* PROBLEM DESCRIPTION: Repeat each entry as written, dropping any picture you find.

======== DATA FOR THE TASK

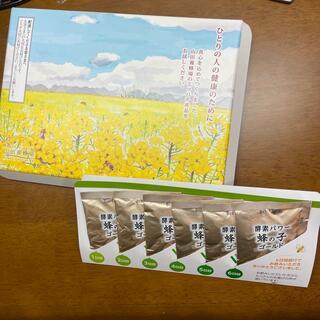 ヤマダヨウホウジョウ(山田養蜂場)の山田養蜂場 酵素パワー蜂の子ゴールド(その他)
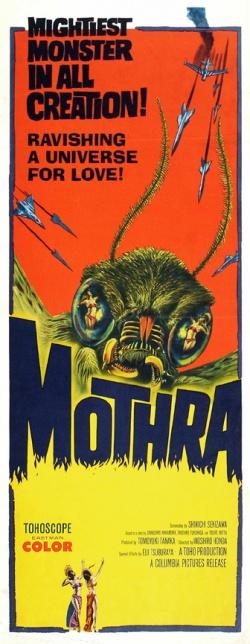 mothra-8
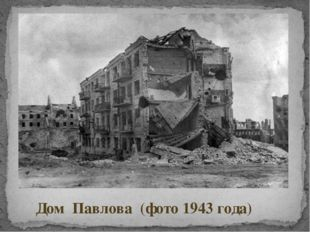 Дом Павлова (фото 1943 года)
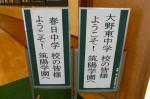 平成25年度 体験入学<大野東中学校・春日中学校>【1】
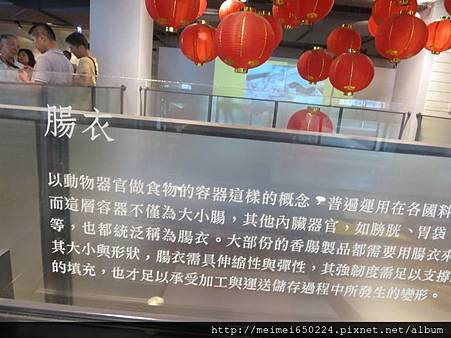2014.07.20台南--黑橋牌-香腸博物館 034.jpg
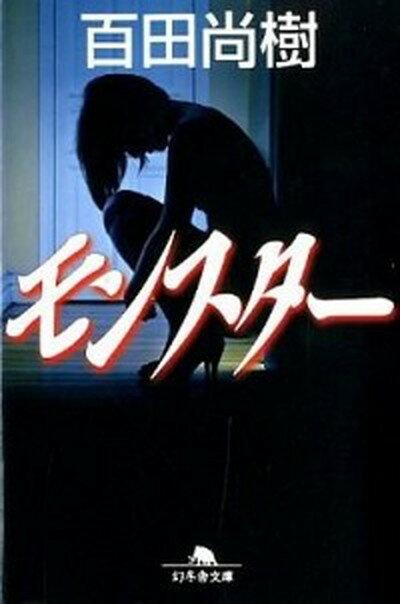 【中古】モンスタ- /幻冬舎/百田尚樹 (文庫)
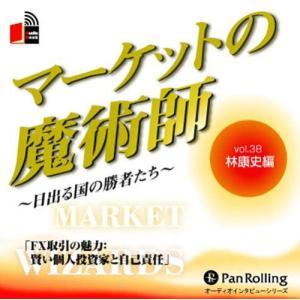 [オーディオブックCD] マーケットの魔術師 〜日出る国の勝者たち〜 Vol.38/林康史 / 清水昭男(CD)|neowing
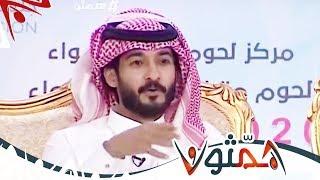 بيت الشعر - قصيدة أبو حور في التوقيف  - لاهنت يا هادي  | #همثون77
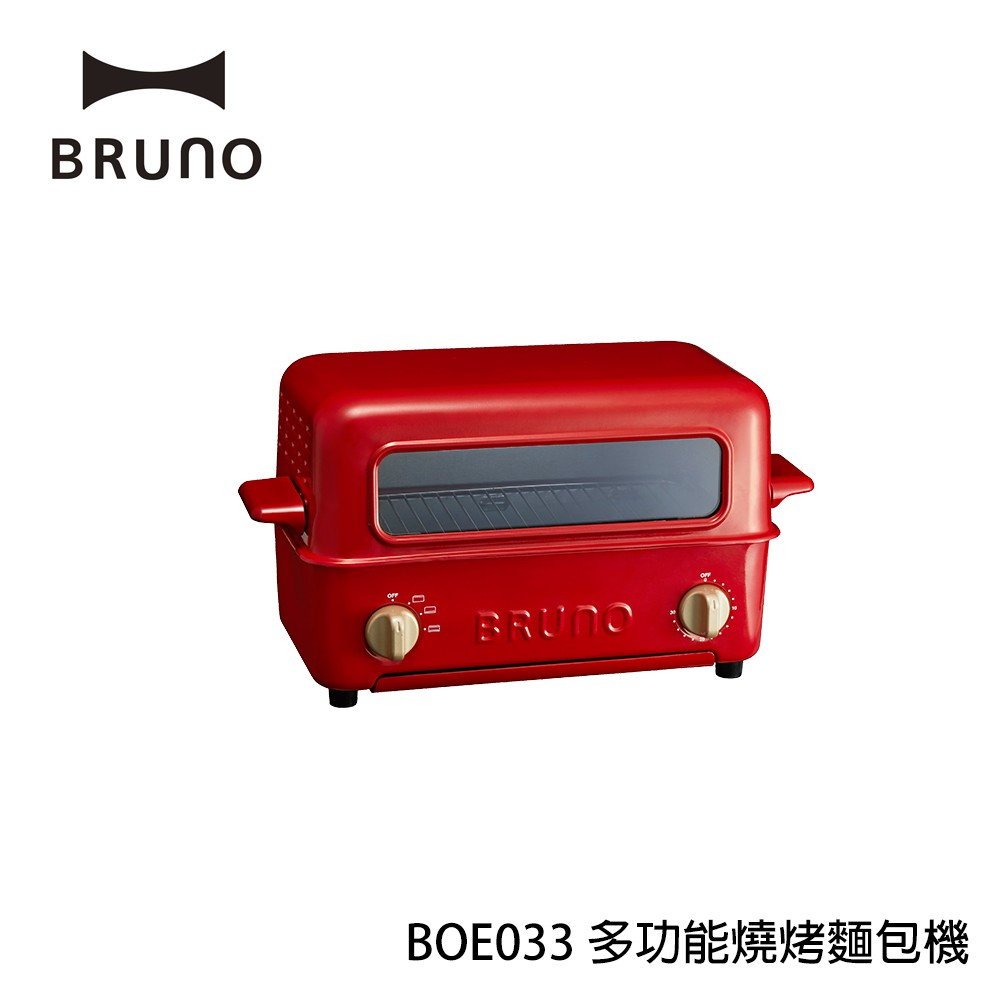 【BRUNO】BOE033 多功能燒烤麵包機【送6S手足修磨儀】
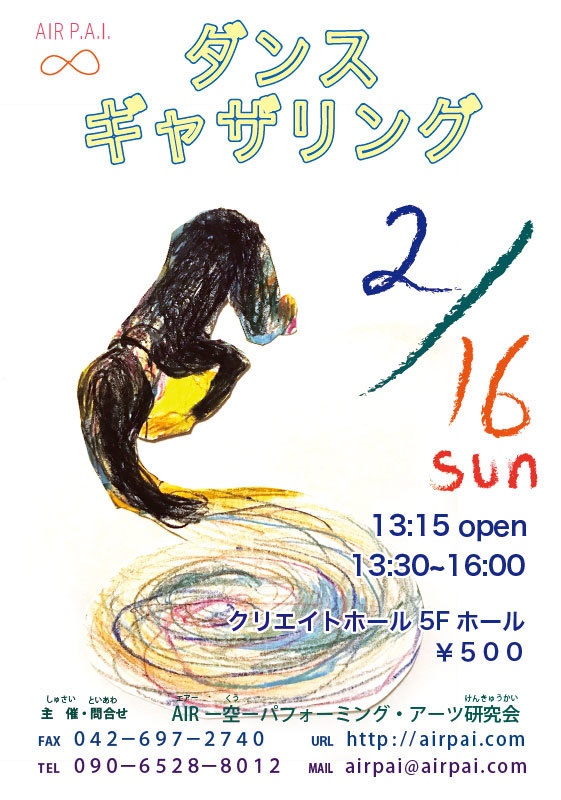 ダンスギャザリング 2.16お知らせ!!_e0124863_23032749.jpg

================

* TASK OUTPUT:
 ヤマダヨウホウジョウ(山田養蜂場)の山田養蜂場 酵素パワー蜂の子ゴールド(その他)
 mothra-8
 Дом Павлова (фото 1943 года)
 平成25年度 体験入学<大野東中学校・春日中学校>【1】
2014.07.20台南--黑橋牌-香腸博物館 034.jpg
 【中古】モンスタ- /幻冬舎/百田尚樹 (文庫)
 [オーディオブックCD] マーケットの魔術師 〜日出る国の勝者たち〜 Vol.38/林康史 / 清水昭男(CD)|neowing
 بيت الشعر - قصيدة أبو حور في التوقيف  - لاهنت يا هادي  | #همثون77
 【BRUNO】BOE033 多功能燒烤麵包機【送6S手足修磨儀】
 ダンスギャザリング 2.16お知らせ!!_e0124863_23032749.jpg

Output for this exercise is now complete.